Su cuerpo casi moribundo era golpeado por la desesperación, la angustia y la repulsión de perder otra de sus extremidades. 

Que yo le arrancara una de sus extremidades. 

Sus manos se deslizaban contra el piso como si quisiera sujetarse de algo. Sus pies no se movían, pero sus muslos sí.

Por cada paso que daba, dejaba un río de sangre, manchando la pulcritud del suelo.

Su sangre.

Algunas tripas también estaban dispersadas, saliendo de sus extremidades.

Las respiraciones aceleradas del hombre aumentaban conforme pasaban los segundos, como si le temiera al tiempo.

Parecía un gusano retorciéndose en la tierra más paupérrima. Llena de desechos, heces, orina y basura.

Era el lugar al que pertenecía.

Viendo con sigilo cómo se arrastraba, decidí seguirlo. Caminé lentamente, recorriendo el camino de sangre que habían dejado sus movimientos.

El sonido de mis pasos rebotó por las paredes de la habitación, como si fueran el prefacio de su muerte.

Algo que, en definitiva, pasaría. Pero no por el momento.

No ahora.

El hijo de puta merecía sufrir.

Conforme me acercaba, empezó a arrastrarse más rápido. Y más rápido. Sus dedos se tensaban y su espalda se erguía de miedo.

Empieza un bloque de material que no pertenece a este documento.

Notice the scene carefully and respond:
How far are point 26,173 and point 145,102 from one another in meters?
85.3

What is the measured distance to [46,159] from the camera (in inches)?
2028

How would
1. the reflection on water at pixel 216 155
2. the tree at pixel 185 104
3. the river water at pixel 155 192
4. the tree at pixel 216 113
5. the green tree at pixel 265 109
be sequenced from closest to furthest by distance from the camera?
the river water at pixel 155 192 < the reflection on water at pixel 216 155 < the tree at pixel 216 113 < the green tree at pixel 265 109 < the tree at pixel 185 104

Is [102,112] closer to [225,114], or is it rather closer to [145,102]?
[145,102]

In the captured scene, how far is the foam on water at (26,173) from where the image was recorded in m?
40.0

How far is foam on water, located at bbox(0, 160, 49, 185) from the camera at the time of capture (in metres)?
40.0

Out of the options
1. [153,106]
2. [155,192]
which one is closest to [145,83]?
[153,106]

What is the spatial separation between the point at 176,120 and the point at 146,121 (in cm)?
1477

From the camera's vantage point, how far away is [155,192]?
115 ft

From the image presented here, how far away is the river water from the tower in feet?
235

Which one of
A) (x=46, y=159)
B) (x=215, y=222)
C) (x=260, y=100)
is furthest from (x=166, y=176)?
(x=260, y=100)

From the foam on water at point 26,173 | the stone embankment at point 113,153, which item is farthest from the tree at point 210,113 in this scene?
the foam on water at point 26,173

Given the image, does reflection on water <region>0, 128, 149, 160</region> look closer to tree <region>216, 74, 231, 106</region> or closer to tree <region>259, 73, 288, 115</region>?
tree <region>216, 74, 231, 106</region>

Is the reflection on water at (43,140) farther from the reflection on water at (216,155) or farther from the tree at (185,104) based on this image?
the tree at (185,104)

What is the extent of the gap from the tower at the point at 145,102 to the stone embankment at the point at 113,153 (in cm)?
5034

Tembló de temor cuando estuve a la altura de su cabeza. Paró.

—Por favor...—sollozó—. Por favor..., puedo darte dinero...

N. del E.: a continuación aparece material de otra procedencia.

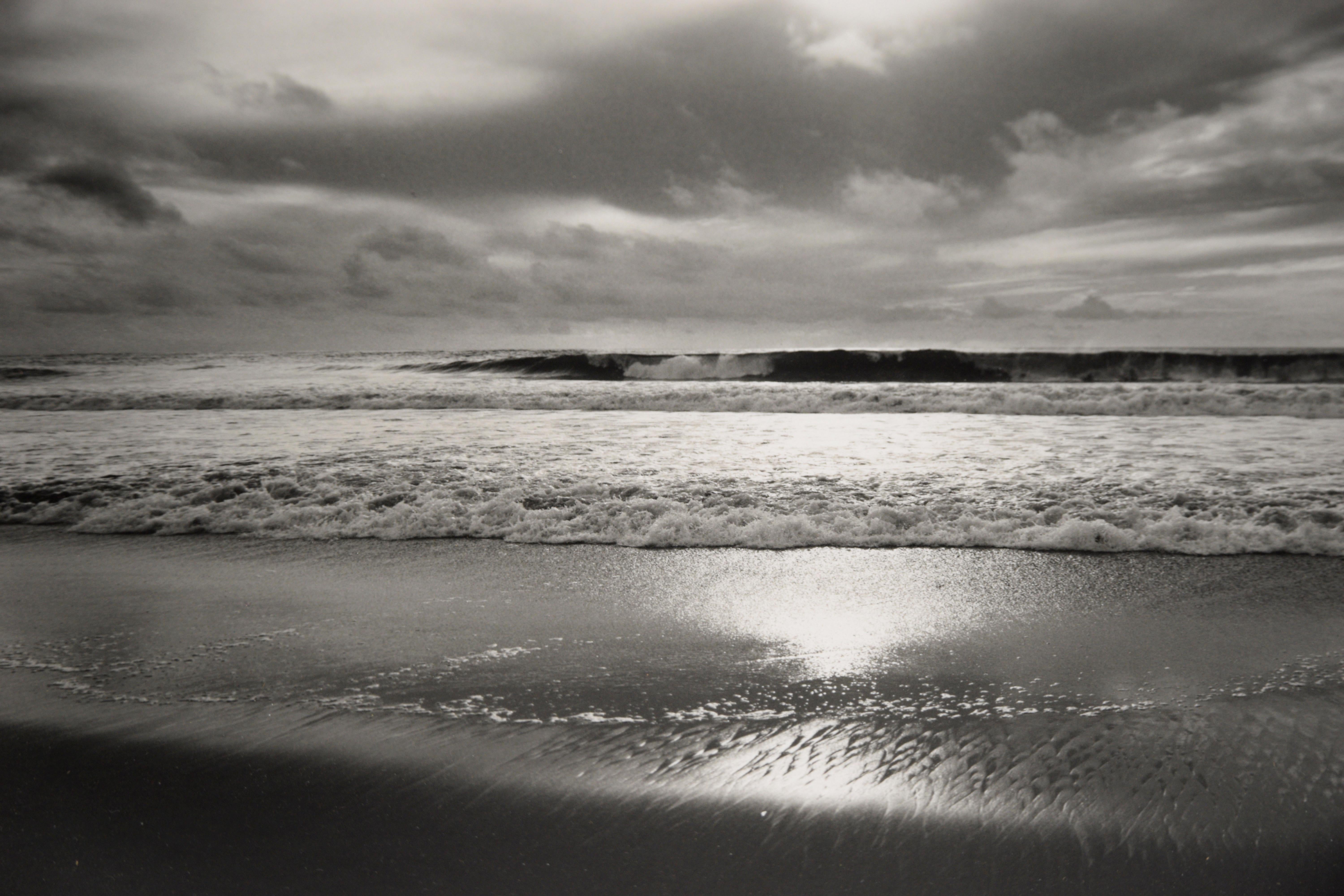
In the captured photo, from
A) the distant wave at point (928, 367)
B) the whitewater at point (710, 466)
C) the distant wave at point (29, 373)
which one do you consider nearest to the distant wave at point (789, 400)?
the whitewater at point (710, 466)

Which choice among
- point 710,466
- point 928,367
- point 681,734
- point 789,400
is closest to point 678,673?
point 681,734

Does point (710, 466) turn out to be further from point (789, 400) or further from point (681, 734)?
point (789, 400)

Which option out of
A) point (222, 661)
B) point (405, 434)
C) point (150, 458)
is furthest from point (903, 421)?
point (222, 661)

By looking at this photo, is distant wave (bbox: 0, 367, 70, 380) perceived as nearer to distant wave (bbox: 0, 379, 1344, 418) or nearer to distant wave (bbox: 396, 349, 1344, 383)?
distant wave (bbox: 0, 379, 1344, 418)

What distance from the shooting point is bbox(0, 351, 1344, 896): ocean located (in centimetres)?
229

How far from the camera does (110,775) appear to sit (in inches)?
108

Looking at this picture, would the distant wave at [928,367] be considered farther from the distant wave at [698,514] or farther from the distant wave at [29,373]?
the distant wave at [698,514]

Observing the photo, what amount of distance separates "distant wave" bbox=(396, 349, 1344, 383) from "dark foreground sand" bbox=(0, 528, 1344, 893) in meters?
22.2

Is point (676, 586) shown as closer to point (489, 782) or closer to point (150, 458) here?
point (489, 782)

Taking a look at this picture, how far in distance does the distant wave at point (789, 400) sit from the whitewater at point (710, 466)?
0.09 m

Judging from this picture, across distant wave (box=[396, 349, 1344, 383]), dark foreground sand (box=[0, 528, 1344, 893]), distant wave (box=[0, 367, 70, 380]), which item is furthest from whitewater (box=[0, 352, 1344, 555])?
distant wave (box=[0, 367, 70, 380])

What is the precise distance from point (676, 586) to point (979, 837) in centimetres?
273

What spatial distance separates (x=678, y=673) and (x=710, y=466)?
5041 millimetres

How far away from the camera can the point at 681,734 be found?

—El dinero es lo último que necesito. —fruncí el ceño, asqueado por el hedor a sangre.

Su cabello estaba bañado por el sudor y la sangre. Todo su cuerpo, de hecho, estaba bañado de ello. El hombre tenía diez huecos en cada parte de sus extremidades. Un clavo en el ojo. Dos en su brazo izquierdo hechos por un cuchillo. Dos en su brazo derecho por un destornillador. Tres huecos en cada una de sus piernas. Y uno grande que dejaba salir sus intestinos por su estómago.

Hizo el gesto de intentar avanzar otro paso más. Moví mi pie e hice que mi zapato le aplastara cada uno de sus dedos. Los huesos crujieron cuando ejercí fuerza. Mi rostro se mantuvo impasible ante su grito de dolor.

—Necesito su información.

—Yo...—soltó, agonizante.

—Vas a decirme—quité mi zapato de sus dedos y lo puse encima de su cabeza. El hombre emitió un gemido cuando su frente chocó contra el suelo. Pero gritó cuando el clavo se enterró más en su ojo globular.

Había estado torturando al hombre por más de una semana, tratando de sacarle la información necesaria para poder descifrar la situación en donde estaba envuelto.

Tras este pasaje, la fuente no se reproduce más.